-- begin Data --
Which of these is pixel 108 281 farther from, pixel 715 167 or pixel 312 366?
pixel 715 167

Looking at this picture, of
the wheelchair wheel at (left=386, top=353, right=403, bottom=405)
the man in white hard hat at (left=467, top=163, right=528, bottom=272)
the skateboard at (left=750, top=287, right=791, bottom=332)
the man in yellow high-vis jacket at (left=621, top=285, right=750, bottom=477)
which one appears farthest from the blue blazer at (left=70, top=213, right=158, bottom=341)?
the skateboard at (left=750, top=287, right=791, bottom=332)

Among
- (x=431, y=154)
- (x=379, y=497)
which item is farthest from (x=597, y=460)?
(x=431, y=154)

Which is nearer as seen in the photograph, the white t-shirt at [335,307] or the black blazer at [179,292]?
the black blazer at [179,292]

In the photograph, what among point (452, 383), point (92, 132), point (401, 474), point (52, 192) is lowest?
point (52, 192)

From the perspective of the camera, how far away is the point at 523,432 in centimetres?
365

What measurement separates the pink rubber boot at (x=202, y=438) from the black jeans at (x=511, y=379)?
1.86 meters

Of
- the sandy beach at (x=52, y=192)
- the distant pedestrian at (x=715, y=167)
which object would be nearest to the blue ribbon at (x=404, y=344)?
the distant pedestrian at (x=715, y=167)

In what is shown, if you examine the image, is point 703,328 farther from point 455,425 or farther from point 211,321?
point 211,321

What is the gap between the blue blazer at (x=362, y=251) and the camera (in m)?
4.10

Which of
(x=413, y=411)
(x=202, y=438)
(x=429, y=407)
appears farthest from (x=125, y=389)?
-- end Data --
Reproduce the data above in full, changing every instance of "blue blazer" to "navy blazer" and leaving all other text as it stands.

- _Solution to this problem_:
Which of these is pixel 108 281 farther from, pixel 715 167 or pixel 312 366?
pixel 715 167

Looking at this picture, of
the wheelchair wheel at (left=386, top=353, right=403, bottom=405)
the man in white hard hat at (left=467, top=163, right=528, bottom=272)
the skateboard at (left=750, top=287, right=791, bottom=332)
the man in yellow high-vis jacket at (left=621, top=285, right=750, bottom=477)
which one appears farthest from the navy blazer at (left=70, top=213, right=158, bottom=341)?
the skateboard at (left=750, top=287, right=791, bottom=332)

Among
- (x=431, y=154)
- (x=379, y=497)
which item is farthest from (x=597, y=460)?
(x=431, y=154)

Which is nearer as seen in the photograph, the white t-shirt at [335,307] or the black blazer at [179,292]?
the black blazer at [179,292]

In the photograph, what among point (452, 383), point (92, 132), point (401, 474), point (52, 192) is lowest?
point (52, 192)

From the perspective of the camera, how far away is the point at 523,432 in centimetres?
365

What measurement separates the pink rubber boot at (x=202, y=438) from the black jeans at (x=511, y=379)?
1.86 meters

Of
- the sandy beach at (x=52, y=192)
- the distant pedestrian at (x=715, y=167)
which object would be nearest to the blue ribbon at (x=404, y=344)?
the distant pedestrian at (x=715, y=167)

In what is shown, if you examine the image, is point 703,328 farther from point 455,425 or farther from point 211,321?
point 211,321

What is the gap between the navy blazer at (x=362, y=251) and the camera (in m)?
4.10

Which of
(x=413, y=411)
(x=202, y=438)
(x=429, y=407)
appears farthest from (x=125, y=389)?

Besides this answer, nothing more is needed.